A research conducted by Philip M. Murphy, M.D., and colleagues say that mutation in CCR5 (cell surface protein) protects people against HIV infection but increases the risk of developing West Nile virus (WNV) illness.
West Nile virus (WNV) illness is caused due to a mosquito-borne virus. This research as conducted at the National Institute of Allergy and Infectious Diseases (NIAID) and the results of the research appear in The Journal of Experimental Medicine.
The research is very useful to all the doctors who treat the HIV patient using experimental CCR5-blocking drugs, as this might increase the risk of developing West Nile virus (WNV) illness.

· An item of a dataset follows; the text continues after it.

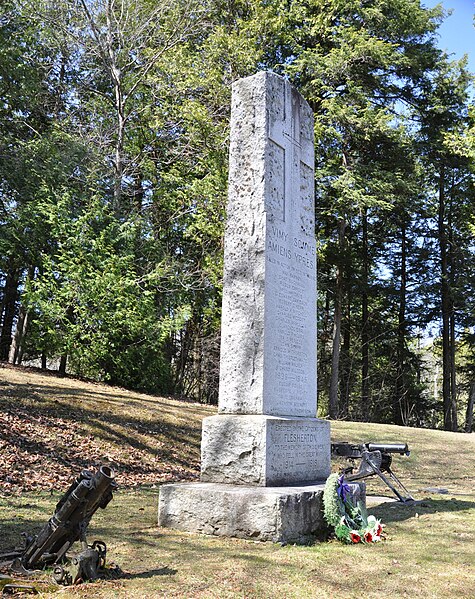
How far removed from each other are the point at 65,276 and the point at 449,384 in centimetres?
1838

The National Institute of Health (NIH) director Elias A. Zerhouni, M.D said that CCR5 was the first genetic risk factor to be identified for West Nile virus infection. This infection leads to complicated problems and the death rate in US is about 102 in 2005.
Ten years back it was identified that CCR5 is the primary co-receptor employed by HIV to infect cells. This led to the development of CCR5-blocking drugs to prevent the spread of HIV from one cell to another.

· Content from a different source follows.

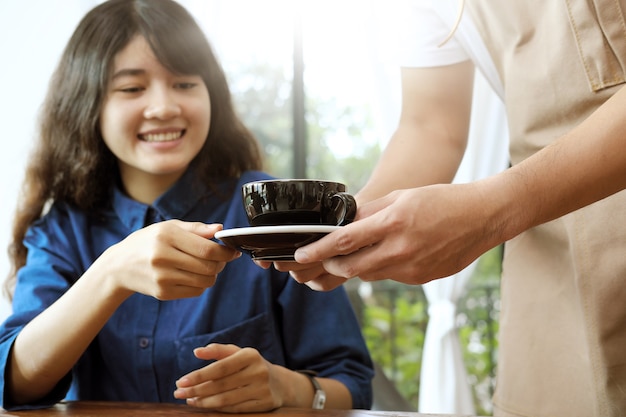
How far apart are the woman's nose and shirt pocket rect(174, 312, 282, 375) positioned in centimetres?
47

CCR5 receptor gene is inherited one from the mother and the other from the father. But in case of 1% of North American whites there is a mutation in both copies (are homozygous) of the gene and hence they don't produce the CCR5 protein. These individuals don't suffer from HIV infection but are prone to WNV illness.
The researchers developed a mouse model to understand the functioning of the immune system cells. They found that genetically engineered mice that lacked CCR5 receptors suffered from the WNV illness. The normal mice were protected from the symptoms of WNV illness due to the movement of immune cells into the brain and central nervous system.
Then they experimented with human blood sample and cerebrospinal fluid to understand the effects of CCR5 gene mutation. They found that 4.5 percent of 247 WNV-positive samples from Arizona were from patients who had two copies of the CCR5 mutation. But only 0.7% showed the presence of 2 copies in case of the control group (145 WNV-negative blood samples).
In case of the WNV-positive samples from Colorado 4.1% of 148 samples came from individuals who had gene mutation on both the copies. Among the Coloradans who were WNV-positive and who self-reported their race as white, the percentage of homozygous individuals was 8.3.
In conclusion the researches said that CCR5 gene is very closely associated with the development of WNV infection. It would be of great significance to those who were been treated with CCR5 blockers to know that they are prone to WNV infection and should strictly limit mosquito exposure.